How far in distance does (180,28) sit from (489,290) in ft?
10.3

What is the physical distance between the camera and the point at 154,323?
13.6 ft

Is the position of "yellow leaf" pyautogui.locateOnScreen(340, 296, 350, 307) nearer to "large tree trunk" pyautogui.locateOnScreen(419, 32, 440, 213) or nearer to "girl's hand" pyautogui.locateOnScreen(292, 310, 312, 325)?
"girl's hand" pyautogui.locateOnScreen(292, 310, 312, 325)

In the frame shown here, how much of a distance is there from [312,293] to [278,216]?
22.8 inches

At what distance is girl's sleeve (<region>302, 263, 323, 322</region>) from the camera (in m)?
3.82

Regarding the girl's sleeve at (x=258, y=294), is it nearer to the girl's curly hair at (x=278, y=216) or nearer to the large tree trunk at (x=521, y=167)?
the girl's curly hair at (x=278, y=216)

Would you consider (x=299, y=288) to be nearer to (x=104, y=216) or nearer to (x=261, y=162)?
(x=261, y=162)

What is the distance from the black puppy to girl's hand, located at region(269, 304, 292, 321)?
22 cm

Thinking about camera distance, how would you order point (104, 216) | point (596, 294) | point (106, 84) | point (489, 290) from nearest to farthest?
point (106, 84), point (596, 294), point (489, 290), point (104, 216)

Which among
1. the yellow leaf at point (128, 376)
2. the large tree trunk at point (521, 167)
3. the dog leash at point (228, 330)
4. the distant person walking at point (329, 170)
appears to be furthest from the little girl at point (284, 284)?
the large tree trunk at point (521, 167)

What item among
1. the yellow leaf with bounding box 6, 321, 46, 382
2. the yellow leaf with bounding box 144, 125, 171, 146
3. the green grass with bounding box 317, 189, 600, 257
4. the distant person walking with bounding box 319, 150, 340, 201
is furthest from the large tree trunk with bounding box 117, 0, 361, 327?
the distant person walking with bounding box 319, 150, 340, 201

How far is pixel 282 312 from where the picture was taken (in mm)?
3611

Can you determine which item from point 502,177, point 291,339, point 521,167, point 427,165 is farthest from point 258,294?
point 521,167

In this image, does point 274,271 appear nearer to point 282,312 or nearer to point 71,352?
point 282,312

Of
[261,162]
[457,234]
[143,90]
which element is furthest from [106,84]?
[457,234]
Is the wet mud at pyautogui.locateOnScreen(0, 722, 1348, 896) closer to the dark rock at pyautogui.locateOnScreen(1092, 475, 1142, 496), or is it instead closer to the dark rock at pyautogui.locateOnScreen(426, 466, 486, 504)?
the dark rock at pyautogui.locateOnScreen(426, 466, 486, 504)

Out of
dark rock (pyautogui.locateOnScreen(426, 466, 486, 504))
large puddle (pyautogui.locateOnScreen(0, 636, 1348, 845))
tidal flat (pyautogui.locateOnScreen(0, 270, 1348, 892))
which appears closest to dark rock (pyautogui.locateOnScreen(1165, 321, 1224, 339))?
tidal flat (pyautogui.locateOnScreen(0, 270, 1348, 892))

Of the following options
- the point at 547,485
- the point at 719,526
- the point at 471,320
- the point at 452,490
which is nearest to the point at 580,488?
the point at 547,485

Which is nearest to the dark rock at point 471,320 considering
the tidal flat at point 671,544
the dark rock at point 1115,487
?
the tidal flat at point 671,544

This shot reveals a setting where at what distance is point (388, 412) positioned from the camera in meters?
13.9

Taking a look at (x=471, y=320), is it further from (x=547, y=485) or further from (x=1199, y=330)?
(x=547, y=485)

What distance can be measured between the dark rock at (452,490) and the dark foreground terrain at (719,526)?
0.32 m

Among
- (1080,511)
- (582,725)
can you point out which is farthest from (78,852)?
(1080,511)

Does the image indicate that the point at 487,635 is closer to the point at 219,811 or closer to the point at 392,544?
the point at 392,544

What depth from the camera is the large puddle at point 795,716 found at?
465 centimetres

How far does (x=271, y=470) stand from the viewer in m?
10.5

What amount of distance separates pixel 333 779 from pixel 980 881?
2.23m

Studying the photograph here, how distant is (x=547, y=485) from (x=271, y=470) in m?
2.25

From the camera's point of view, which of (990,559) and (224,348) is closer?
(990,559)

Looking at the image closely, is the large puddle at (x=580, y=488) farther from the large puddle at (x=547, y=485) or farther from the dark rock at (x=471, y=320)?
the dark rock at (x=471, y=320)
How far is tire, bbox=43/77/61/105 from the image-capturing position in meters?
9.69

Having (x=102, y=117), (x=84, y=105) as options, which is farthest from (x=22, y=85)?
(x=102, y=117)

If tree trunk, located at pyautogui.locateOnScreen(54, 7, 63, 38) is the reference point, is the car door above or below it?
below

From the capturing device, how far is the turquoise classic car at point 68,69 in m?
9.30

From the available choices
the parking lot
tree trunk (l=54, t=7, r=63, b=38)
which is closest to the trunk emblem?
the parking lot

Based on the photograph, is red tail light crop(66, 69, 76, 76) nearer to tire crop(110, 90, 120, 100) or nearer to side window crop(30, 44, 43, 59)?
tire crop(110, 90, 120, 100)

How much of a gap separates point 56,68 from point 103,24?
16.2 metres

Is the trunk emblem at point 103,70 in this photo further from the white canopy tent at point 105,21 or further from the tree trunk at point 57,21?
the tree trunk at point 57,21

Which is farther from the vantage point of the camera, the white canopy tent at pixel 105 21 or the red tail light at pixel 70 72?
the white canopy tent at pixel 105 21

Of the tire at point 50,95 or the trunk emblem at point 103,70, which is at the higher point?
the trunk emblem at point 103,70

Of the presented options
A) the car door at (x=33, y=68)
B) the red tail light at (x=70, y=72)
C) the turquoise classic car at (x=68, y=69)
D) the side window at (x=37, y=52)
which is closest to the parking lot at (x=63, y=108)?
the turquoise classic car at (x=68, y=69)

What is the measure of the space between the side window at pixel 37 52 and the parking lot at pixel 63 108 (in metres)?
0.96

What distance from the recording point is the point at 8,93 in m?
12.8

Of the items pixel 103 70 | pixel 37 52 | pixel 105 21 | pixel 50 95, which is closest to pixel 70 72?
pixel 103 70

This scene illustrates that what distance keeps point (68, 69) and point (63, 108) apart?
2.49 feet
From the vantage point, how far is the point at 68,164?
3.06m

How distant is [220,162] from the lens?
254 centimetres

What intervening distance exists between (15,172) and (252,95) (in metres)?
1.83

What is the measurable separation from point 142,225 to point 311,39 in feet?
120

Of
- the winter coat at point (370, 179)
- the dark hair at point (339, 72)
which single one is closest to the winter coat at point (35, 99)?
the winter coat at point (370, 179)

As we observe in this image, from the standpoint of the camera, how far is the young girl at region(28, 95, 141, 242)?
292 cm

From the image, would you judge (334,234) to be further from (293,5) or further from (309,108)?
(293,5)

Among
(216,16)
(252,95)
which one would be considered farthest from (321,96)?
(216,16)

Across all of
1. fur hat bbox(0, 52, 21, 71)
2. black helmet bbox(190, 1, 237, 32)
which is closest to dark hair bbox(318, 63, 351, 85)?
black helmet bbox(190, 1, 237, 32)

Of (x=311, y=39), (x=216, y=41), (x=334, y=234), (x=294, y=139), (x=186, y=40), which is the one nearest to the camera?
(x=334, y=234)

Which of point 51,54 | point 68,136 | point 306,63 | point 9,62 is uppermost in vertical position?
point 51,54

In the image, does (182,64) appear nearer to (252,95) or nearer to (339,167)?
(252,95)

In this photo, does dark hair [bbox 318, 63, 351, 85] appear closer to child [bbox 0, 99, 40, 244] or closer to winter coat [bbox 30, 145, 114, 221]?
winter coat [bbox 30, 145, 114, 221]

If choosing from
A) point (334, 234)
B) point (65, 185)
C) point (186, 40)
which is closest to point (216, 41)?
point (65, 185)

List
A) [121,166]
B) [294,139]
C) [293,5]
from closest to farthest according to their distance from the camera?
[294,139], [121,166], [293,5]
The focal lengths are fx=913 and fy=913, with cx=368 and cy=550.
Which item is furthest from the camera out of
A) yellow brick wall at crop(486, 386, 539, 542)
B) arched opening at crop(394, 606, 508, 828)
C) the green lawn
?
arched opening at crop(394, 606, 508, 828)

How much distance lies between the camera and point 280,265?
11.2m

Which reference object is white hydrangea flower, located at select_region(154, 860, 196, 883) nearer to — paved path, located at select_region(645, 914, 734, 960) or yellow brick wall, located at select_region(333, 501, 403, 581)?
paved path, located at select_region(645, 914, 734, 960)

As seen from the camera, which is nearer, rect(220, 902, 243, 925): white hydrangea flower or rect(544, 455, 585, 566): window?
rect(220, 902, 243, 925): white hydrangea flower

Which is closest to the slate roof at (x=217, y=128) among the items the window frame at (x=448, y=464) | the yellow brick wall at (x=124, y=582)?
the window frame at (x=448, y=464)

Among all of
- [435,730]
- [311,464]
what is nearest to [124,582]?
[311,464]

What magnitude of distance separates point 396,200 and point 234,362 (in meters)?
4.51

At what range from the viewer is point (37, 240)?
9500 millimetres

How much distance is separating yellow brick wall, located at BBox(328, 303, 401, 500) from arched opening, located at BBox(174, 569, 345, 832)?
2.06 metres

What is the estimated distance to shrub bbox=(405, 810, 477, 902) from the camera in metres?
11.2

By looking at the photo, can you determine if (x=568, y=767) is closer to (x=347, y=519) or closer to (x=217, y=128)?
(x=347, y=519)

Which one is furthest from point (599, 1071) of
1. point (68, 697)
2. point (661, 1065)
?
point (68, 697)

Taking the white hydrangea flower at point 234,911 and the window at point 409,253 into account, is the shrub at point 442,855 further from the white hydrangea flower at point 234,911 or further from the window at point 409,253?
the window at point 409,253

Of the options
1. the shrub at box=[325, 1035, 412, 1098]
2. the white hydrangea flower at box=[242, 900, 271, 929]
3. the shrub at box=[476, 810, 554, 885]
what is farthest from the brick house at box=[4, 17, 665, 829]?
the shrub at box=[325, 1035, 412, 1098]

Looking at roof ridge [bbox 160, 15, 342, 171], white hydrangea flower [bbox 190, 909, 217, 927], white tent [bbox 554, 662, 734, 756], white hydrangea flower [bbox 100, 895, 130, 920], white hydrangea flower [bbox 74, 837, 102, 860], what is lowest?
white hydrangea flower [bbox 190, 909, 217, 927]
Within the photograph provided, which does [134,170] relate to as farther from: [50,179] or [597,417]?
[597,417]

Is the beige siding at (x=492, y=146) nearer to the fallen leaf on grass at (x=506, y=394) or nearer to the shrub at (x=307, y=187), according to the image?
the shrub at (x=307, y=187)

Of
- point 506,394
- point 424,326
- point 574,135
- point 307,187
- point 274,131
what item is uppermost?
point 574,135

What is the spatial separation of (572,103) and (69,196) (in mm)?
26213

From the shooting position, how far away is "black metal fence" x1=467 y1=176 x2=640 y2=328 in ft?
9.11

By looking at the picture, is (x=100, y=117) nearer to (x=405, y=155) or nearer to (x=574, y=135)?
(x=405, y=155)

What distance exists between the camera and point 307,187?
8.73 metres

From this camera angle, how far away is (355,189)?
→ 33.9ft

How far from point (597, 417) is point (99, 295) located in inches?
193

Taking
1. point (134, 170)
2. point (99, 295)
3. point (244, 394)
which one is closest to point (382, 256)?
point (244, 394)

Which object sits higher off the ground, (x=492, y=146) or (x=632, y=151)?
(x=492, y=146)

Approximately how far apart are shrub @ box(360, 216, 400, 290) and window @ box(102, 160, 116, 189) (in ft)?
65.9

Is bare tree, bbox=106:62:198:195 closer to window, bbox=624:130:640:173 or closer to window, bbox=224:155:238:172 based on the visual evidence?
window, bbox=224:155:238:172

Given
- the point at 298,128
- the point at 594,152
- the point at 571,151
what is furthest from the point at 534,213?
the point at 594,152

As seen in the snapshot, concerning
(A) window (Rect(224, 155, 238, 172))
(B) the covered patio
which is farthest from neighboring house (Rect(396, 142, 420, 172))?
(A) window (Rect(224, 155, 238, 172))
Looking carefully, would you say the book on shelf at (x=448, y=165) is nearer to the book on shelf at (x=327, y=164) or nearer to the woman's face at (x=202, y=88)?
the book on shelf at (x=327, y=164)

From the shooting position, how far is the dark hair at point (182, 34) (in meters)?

• _YOUR OBJECTIVE_
Each line from the one containing "What distance exists" to the final line of the entries above must be returned exactly, and no other line may appear.

• _EXERCISE SOLUTION_
What distance exists between the camera and point 307,187?
8.73 metres

From this camera angle, how far away is (355,189)?
→ 33.9ft

How far from point (597, 417) is point (99, 295) located in inches?
193

Taking
1. point (134, 170)
2. point (99, 295)
3. point (244, 394)
which one is closest to point (382, 256)?
point (244, 394)

Which object sits higher off the ground, (x=492, y=146) or (x=632, y=151)?
(x=492, y=146)

Approximately how far apart are shrub @ box(360, 216, 400, 290) and window @ box(102, 160, 116, 189) (in ft)?
65.9

Is bare tree, bbox=106:62:198:195 closer to window, bbox=624:130:640:173 or closer to window, bbox=224:155:238:172 based on the visual evidence?
window, bbox=224:155:238:172

Given
- the point at 298,128
- the point at 594,152
- the point at 571,151
what is furthest from the point at 534,213?
the point at 594,152

As seen in the snapshot, concerning
(A) window (Rect(224, 155, 238, 172))
(B) the covered patio
which is farthest from neighboring house (Rect(396, 142, 420, 172))?
(A) window (Rect(224, 155, 238, 172))
Looking carefully, would you say the book on shelf at (x=448, y=165) is nearer to the book on shelf at (x=327, y=164) or nearer to the woman's face at (x=202, y=88)?
the book on shelf at (x=327, y=164)

From the shooting position, how far is the dark hair at point (182, 34) (in meters)?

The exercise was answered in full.